- **Problem details**
Scan the records that follow, and whenever a line has the word "annotators", copy it.
Segment Start: Provided information
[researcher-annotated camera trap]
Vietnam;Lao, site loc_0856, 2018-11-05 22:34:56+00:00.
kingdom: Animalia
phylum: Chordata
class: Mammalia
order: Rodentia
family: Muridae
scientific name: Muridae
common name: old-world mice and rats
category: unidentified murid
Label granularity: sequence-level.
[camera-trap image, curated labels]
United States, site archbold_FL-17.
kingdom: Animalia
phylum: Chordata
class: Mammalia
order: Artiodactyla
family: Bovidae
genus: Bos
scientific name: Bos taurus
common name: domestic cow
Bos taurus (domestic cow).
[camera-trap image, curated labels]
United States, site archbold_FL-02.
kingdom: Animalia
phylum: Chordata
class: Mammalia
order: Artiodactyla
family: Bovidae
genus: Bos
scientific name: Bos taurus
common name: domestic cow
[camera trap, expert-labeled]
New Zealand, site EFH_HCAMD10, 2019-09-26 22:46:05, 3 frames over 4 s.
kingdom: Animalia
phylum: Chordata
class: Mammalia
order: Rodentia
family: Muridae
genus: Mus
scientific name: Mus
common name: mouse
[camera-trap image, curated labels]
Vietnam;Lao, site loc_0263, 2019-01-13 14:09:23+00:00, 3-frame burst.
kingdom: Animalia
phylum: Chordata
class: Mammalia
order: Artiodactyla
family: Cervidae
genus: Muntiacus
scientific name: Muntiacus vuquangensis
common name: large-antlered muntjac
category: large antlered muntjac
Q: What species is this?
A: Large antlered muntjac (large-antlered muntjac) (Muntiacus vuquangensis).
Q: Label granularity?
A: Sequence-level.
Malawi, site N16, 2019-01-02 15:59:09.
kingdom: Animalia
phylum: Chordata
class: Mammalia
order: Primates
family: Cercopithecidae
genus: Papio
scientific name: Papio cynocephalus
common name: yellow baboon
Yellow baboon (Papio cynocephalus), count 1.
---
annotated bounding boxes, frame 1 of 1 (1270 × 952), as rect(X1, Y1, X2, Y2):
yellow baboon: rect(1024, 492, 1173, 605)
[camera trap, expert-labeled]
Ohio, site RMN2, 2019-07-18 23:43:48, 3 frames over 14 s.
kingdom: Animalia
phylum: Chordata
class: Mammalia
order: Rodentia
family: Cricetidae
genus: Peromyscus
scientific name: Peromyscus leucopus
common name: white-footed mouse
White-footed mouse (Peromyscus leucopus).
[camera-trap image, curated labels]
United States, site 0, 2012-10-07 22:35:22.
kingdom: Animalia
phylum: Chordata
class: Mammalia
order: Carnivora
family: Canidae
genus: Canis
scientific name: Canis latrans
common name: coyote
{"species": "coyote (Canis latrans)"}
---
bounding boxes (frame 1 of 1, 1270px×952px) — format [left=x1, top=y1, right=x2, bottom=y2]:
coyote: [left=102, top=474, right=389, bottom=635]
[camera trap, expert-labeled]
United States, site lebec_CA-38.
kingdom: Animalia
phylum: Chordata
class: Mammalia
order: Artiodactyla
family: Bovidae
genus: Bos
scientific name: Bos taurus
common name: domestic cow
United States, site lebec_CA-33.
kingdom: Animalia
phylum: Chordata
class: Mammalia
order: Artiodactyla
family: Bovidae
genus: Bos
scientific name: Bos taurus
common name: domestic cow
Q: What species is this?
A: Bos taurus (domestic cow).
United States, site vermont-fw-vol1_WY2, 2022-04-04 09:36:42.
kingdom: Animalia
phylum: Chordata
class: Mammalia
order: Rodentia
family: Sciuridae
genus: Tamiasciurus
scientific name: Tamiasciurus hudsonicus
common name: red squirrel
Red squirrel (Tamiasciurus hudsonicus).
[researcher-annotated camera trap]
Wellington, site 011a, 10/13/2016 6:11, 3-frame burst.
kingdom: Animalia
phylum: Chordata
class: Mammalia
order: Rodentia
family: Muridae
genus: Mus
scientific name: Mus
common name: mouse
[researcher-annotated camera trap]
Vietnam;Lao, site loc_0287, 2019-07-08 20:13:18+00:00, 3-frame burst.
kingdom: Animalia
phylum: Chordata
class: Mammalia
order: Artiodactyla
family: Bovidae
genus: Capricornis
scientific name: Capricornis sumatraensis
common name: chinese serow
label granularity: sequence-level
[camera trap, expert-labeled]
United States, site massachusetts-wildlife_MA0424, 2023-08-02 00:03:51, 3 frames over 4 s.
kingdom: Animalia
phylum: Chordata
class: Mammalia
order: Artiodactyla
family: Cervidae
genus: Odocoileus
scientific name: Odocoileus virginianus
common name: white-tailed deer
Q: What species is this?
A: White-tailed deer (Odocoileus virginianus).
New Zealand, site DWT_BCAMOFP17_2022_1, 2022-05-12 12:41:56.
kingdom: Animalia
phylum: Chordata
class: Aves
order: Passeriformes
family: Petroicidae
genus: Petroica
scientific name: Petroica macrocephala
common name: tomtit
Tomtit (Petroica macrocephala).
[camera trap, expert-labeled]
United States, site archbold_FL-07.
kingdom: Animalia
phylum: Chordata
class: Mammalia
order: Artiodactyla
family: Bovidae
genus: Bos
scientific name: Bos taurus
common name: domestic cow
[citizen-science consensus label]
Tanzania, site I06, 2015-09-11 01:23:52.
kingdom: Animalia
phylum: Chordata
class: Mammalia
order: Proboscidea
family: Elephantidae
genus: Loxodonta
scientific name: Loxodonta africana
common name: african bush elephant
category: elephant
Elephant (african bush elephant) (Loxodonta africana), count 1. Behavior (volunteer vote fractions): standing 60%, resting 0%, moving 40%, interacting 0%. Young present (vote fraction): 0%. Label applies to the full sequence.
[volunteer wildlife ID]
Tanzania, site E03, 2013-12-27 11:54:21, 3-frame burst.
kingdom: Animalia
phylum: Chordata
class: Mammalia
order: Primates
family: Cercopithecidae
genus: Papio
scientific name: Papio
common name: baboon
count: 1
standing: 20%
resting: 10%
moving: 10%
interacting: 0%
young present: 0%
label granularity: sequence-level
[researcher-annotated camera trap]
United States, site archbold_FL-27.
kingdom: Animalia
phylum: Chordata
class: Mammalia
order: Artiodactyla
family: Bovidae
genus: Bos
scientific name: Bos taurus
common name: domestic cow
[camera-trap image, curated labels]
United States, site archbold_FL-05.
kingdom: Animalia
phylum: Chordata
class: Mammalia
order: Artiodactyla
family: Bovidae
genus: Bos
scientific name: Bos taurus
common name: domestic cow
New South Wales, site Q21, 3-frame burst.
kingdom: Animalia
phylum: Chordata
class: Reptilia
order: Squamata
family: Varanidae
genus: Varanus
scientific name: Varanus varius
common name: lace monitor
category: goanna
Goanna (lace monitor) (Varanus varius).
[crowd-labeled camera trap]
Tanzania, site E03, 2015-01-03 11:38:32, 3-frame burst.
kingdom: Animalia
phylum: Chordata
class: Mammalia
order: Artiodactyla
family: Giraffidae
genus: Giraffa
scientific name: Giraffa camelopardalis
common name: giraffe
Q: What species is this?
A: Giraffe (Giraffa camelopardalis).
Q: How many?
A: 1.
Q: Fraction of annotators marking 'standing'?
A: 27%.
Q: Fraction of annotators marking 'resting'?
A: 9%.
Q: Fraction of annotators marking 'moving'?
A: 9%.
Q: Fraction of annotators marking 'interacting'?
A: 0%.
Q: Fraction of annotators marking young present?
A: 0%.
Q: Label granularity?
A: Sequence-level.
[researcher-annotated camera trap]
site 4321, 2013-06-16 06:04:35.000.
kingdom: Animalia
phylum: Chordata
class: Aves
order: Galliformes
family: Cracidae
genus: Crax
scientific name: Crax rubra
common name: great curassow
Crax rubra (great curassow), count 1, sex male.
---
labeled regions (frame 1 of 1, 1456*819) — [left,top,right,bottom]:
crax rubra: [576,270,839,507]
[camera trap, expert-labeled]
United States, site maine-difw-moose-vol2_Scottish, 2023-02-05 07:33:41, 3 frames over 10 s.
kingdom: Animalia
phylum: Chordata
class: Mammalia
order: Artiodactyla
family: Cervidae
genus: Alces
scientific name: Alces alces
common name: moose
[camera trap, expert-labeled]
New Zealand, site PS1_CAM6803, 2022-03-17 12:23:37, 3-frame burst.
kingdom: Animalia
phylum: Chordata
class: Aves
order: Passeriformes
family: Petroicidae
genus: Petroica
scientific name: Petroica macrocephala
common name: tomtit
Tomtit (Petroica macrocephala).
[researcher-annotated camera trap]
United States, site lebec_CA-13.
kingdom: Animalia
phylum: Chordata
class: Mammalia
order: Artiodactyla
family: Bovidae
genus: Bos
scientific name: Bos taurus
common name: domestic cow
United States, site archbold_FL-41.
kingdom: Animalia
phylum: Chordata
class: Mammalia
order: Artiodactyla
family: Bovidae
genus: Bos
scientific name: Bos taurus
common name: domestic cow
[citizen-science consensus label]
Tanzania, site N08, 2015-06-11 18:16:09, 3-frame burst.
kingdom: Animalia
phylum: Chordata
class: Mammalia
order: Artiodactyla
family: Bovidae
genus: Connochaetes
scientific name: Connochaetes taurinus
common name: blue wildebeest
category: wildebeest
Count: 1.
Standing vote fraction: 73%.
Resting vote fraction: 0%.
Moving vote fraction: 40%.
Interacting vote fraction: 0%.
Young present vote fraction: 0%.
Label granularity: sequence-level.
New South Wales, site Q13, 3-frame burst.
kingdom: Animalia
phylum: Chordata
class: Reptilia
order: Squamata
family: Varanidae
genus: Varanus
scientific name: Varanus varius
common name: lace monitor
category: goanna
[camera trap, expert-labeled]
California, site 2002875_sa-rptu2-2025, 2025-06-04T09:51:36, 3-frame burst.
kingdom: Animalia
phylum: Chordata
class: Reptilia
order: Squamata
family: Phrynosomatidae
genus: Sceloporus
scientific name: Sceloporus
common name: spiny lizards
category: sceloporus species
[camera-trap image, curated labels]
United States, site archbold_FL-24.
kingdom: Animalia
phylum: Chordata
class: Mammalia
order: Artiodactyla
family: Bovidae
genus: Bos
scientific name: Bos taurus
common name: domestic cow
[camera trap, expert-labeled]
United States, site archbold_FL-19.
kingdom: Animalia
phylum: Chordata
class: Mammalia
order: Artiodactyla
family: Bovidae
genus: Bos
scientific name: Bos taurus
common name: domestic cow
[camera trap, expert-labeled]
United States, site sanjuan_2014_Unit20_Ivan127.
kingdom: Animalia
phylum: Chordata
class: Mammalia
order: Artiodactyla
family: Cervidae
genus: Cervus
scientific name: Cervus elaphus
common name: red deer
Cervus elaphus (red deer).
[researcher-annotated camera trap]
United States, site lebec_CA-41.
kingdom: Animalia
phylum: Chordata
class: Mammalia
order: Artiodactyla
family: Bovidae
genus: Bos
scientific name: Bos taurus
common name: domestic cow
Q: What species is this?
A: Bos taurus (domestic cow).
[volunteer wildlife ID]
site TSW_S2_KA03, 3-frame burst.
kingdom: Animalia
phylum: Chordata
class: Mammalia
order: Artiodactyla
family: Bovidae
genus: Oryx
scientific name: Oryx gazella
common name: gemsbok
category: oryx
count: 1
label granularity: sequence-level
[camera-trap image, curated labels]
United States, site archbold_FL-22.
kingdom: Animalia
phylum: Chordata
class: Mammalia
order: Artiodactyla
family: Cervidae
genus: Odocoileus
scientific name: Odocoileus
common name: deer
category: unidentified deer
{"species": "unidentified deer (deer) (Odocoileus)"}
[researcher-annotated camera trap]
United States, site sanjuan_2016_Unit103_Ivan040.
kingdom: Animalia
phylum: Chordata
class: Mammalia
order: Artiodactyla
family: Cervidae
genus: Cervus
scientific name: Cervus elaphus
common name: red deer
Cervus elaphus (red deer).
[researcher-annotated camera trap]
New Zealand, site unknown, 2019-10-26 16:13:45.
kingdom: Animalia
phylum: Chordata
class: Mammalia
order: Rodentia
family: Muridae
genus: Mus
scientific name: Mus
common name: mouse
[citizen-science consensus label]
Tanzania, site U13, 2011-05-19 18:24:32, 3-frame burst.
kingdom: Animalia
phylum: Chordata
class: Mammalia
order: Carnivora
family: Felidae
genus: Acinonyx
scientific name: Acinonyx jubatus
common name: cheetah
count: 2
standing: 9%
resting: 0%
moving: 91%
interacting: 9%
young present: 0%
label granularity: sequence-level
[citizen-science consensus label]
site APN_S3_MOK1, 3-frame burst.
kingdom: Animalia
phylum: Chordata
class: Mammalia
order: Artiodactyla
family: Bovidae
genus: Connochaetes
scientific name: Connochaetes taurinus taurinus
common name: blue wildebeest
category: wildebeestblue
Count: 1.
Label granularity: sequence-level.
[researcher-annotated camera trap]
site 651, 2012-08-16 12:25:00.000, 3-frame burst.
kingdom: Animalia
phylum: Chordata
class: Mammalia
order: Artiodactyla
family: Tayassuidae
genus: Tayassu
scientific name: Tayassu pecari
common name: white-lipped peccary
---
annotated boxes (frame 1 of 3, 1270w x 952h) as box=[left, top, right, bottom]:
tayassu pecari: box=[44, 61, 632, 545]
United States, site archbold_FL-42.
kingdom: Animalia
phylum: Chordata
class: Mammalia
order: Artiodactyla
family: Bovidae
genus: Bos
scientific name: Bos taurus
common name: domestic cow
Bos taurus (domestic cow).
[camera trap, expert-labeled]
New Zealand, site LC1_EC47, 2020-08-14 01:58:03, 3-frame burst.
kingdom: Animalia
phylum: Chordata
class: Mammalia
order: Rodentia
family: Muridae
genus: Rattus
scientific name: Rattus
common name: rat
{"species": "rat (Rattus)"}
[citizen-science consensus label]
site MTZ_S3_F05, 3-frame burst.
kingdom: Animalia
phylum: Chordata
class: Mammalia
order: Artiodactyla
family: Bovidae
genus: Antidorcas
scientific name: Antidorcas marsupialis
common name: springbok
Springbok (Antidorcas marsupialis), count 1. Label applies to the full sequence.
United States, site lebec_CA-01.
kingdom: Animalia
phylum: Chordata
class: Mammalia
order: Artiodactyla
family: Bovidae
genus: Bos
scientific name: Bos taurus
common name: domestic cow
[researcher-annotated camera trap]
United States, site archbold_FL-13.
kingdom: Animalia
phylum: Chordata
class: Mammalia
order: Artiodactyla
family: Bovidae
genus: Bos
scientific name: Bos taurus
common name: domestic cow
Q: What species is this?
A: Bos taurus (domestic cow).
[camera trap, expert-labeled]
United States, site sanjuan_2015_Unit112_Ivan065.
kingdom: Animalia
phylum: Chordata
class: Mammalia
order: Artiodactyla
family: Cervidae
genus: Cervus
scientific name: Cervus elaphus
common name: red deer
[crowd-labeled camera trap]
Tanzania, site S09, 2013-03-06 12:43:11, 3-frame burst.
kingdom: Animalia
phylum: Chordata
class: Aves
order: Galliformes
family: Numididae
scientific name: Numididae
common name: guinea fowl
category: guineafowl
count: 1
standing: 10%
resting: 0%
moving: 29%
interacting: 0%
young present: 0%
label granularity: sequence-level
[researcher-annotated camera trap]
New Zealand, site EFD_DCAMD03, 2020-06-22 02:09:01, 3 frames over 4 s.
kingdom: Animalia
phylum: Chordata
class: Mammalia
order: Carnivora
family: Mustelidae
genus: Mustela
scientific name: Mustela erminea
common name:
Segment End: Provided information
- **Response box**
Q: Fraction of annotators marking 'standing'?
Q: Fraction of annotators marking 'resting'?
Q: Fraction of annotators marking 'moving'?
Q: Fraction of annotators marking 'interacting'?
Q: Fraction of annotators marking young present?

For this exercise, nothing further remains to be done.